Multilocus sequence typing (MLST) was preformed as described previously (11). Briefly, the inner regions of seven housekeeping genes (arcC, aroE, glp, gmk, pta, tpi, and yqiL) in S. aureus were amplified by PCR, and their nucleotide sequences were determined using an ABI Prism 3100 genetic analyzer. Strains were defined by the alleles present at the seven loci (the allelic profile), and each unique allelic profile was assigned a sequence type (ST) based on the MLST website (http://www.mlst.net). STs were then correlated to each other by using the program BURST (based upon related sequence types) in the MLST website.
Multiple alignments were performed with CLUSTAL X software program (version 1.8) (43). The alignment was adjusted manually for any obvious misplacement of gaps on the basis of physiochemical properties of amino acids. The phylogenetic tree was created using the maximum likelihood method in the GCG paupsearch program in the Wisconsin GCG package (Accelrys Inc.) Support for individual nodes on the tree was determined by bootstrap analysis. The phylogenetic trees were visualized with Treeview (34).
The sequences of the coa genes and their flanking regions of S. aureus strains 104, Stp-28, no. 55, Stp-12, Ku, 17573, and 19 have been deposited in the DDBJ, EMBL, and GenBank databases under accession numbers AB158549, AB158550, AB158551, AB158552, AB158553, AB158554, and AB158555, respectively.

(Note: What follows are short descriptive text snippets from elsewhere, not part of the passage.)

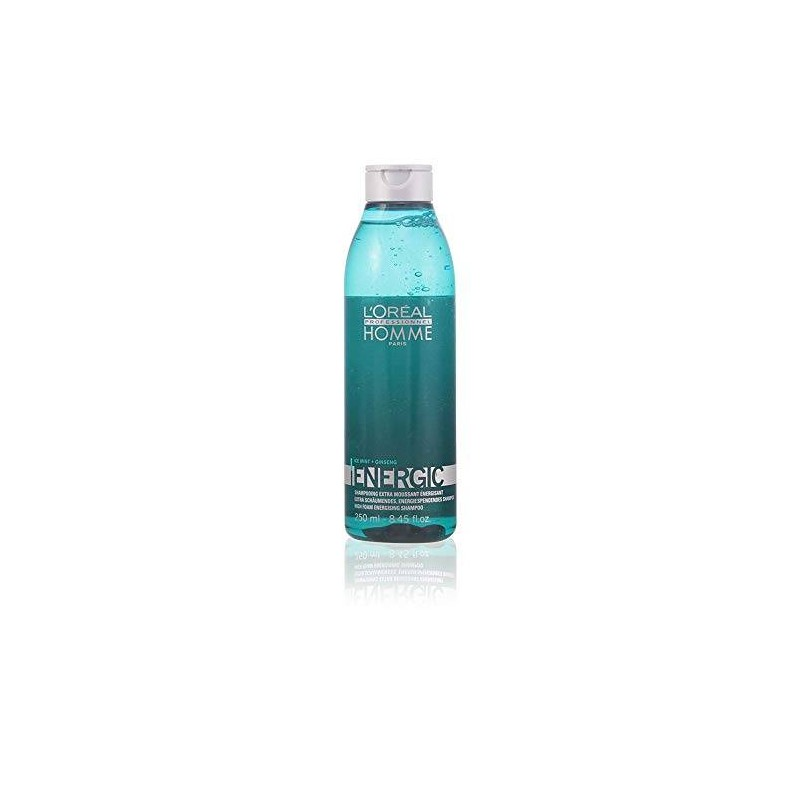 Shampoing Energic L'Oréal Homme 250ml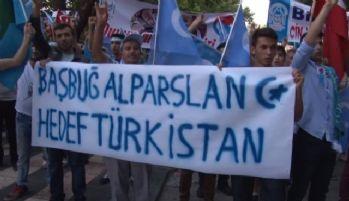 Ankara'da 'Doğu Türkistan' eylemi
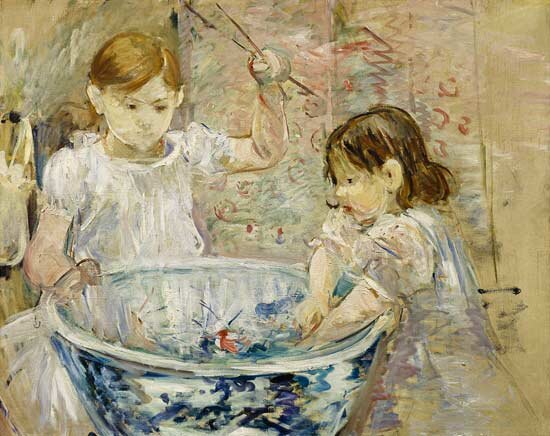 Morisot_Berthe_Children_at_the_bas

We aimed to compare the genes of all 10 staphylocoagulase serotypes that have been identified by using specific neutralizing antibodies. By the time we started this study, the nucleotide sequences of four types of coa genes had already been reported. Nucleotide sequences of the type I coa of S. aureus BB, type II coa of S. aureus 213, and type III coa of S. aureus 8325-4 were reported individually (21, 22, 38), and nucleotide sequences of type II, III, and VII coa genes were available from the whole genome sequences of S. aureus N315, S. aureus NCTC 8325, and S. aureus MW2 (2, 18, 28). We therefore determined nucleotide sequences of coa in six serotypes (types IV, V, VI, VIII, IX, and X) using the corresponding staphylocoagulase reference strains. In addition to the nucleotide sequence of type I coa of S. aureus strain BB, which has already been reported, we also determined the nucleotide sequence of coa in type I reference strain S. aureus 104 to investigate the phylogenetic relations between coa and other chromosomal regions.

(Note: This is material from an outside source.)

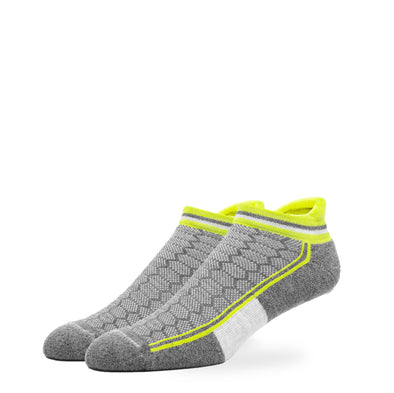 MEN'S SILVER ANKLE SOCKS | NEON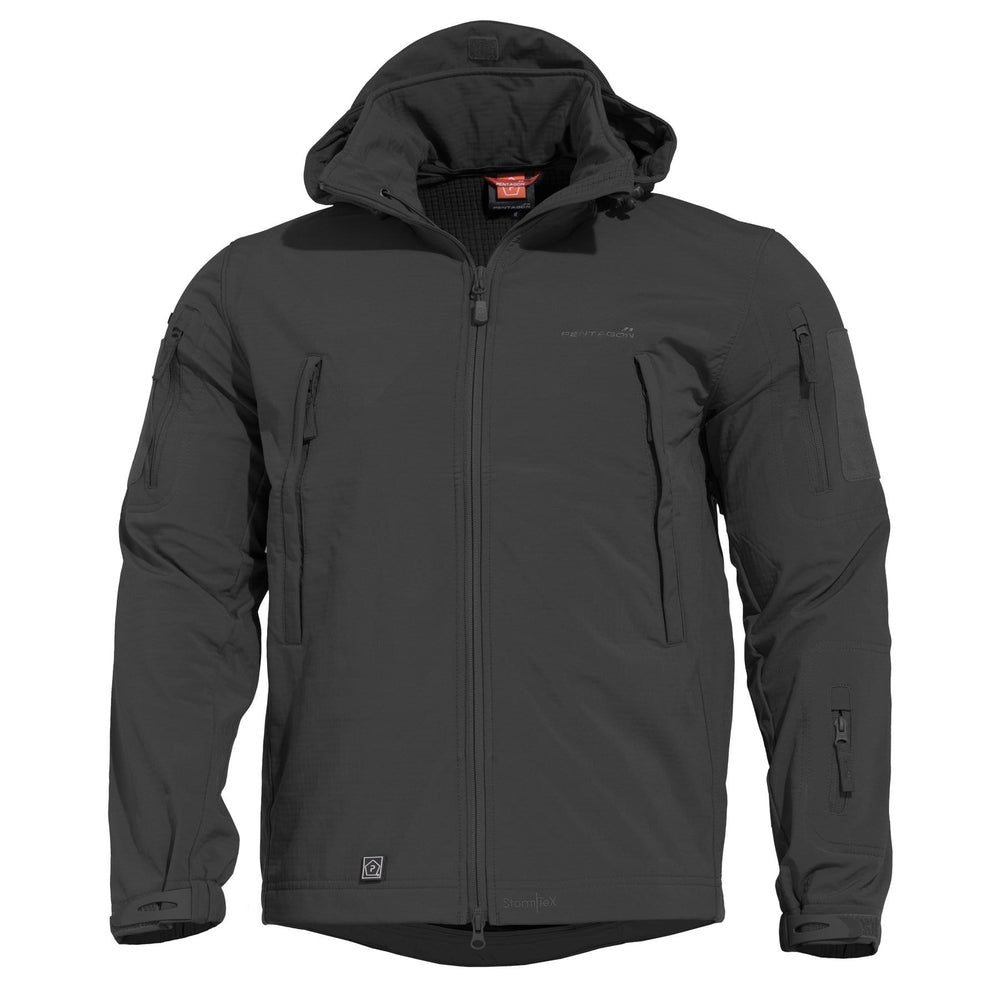 ARTAXES SF Jacke - Level V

Table Table22 shows the characteristics of coa in the 10 serotypes. The lengths of these genes are rather diverse. They ranged from the shortest size of 1,902 bp (type VII) to the longest size of 2,280 bp (type VIII), and the average length was 2,034 bp. The numbers of 81-bp tandem repeats located at the 3′ terminus were diverse, too. They ranged from the smallest number of repeats, five (NCTC 8325, MW2, and 19), to the largest number of repeats, nine (Ku). The differences in nucleotide sequences of the 81-bp tandem repeats and the number of tandem repeats were reported and have been used for epidemiological markers as well (42). When we assigned alleles defined by nucleotide differences in the 81-bp repeat units that constitute the tandem repeat, 36 of 63 were new alleles (V3 to G5 in Table Table2).2). The average GC content was 35.7%, which was slightly higher than that of the whole genome sequence of S. aureus N315 (29%) (28). Table Table33 shows overall identities of the nucleotides and their deduced amino acid sequences of 10 coa genes. The nucleotide identity was 77.1% on average, and amino acid identities and similarities were 75.3% and 79.8%, respectively. The highest value of amino acid identity was 88.4% (type IV versus type IX), and the lowest was 69.5% (type V versus type VII).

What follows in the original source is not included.